O filme é um retrato da cultura paraense que ama futebol, mas também um abraço pela sua representação. Com rivalidades históricas, como as entre Remo e Paysandu na cidade, torna-se fácil perceber a inspiração por trás do Atlético FC e da Desportiva, representados por cores opostas. Na construção dessa nova Belém do zero, a equipe de direção de arte, sob a liderança de Victor Moura, realiza um trabalho excepcional. Por trabalhar com uma equipe de futebol fictícia, os desafios em relação à locação e à promoção do clube são mais complexos. Ao filmar nas ruas, a câmera permite que o espectador veja diversas camisetas do Julinho expostas em cordas de barracas de vendedores ambulantes, crianças torcedoras segurando brinquedos de réplicas amarelas em homenagem ao bicho e até lanches com seu nome, criando a impressão de que tudo isso é real. De certa forma, realmente é. O carinho que os fãs nutrem pelo futebol e pelo fictício Atlético FC está presente em uma grande parte da população do Brasil, e não apenas no Pará.

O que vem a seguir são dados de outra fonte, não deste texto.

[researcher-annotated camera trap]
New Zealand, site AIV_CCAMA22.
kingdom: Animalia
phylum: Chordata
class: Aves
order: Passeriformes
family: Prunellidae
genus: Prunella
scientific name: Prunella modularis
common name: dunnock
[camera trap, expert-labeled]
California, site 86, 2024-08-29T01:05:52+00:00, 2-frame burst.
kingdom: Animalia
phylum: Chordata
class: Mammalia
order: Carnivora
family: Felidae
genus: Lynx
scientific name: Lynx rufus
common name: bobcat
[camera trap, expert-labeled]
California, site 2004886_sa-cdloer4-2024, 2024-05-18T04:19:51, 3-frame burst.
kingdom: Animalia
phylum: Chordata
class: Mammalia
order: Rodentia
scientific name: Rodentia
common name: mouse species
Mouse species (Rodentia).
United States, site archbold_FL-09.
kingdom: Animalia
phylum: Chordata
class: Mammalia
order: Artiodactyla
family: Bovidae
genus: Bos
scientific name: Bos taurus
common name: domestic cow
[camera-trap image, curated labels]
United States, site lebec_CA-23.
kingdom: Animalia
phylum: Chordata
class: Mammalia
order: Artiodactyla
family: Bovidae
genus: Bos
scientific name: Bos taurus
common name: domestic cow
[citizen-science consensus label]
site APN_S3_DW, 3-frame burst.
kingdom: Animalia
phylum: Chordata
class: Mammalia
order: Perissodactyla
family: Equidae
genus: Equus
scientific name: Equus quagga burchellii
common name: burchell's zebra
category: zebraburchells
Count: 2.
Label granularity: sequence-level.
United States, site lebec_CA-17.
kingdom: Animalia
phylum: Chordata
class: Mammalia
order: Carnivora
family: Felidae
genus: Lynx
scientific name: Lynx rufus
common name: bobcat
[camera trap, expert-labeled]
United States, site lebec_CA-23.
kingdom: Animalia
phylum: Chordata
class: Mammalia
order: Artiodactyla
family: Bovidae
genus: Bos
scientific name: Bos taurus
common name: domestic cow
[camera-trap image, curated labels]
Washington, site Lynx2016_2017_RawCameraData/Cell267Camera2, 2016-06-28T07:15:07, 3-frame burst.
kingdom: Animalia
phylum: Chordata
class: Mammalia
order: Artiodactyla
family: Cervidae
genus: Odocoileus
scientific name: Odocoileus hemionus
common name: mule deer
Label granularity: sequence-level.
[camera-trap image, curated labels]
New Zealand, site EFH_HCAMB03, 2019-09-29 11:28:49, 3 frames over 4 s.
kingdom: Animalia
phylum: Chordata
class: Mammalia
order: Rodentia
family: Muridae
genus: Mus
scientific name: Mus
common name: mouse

Além das locações, a trilha sonora do filme contribui significativamente para a imersão na obra. Belém é, por sua natureza, uma cidade barulhenta, repleta de vivências em cada metro quadrado das ruas, e capturar essa realidade na tela não é simples – mesmo que a maior parte da história ocorra em ambientes fechados. Captar a essência de uma cidade grande apenas por meio do som é uma tarefa realizada com destreza por Daniel Magno, que lidera essa equipe. Não só isso, mas a composição de uma música original que embala o início e o final do filme, intitulada de “O Samba do Julinho”, apresenta um ritmo leve que lembra o público que está assistindo a uma obra genuinamente brasileira – afinal, qualquer um já ouviu por aí o som característico de uma cuíca, não é?
“A Rifa do Porco Julinho” é um curta que reafirma o poder que o cinema brasileiro tem como uma forma de arte e de expressão social, mostrando como o futebol pode ser o elo para a criação ou construção de vínculos e afetos entre as pessoas. Ao mesmo tempo, a obra envolve tanto os apreciadores quanto os não apreciadores do futebol a celebrar um esporte que representa o Brasil, assim como a cultura do Pará.
* Nickolas Portilho é aluno do Curso de Comunicação Social – Jornalismo da UFPA.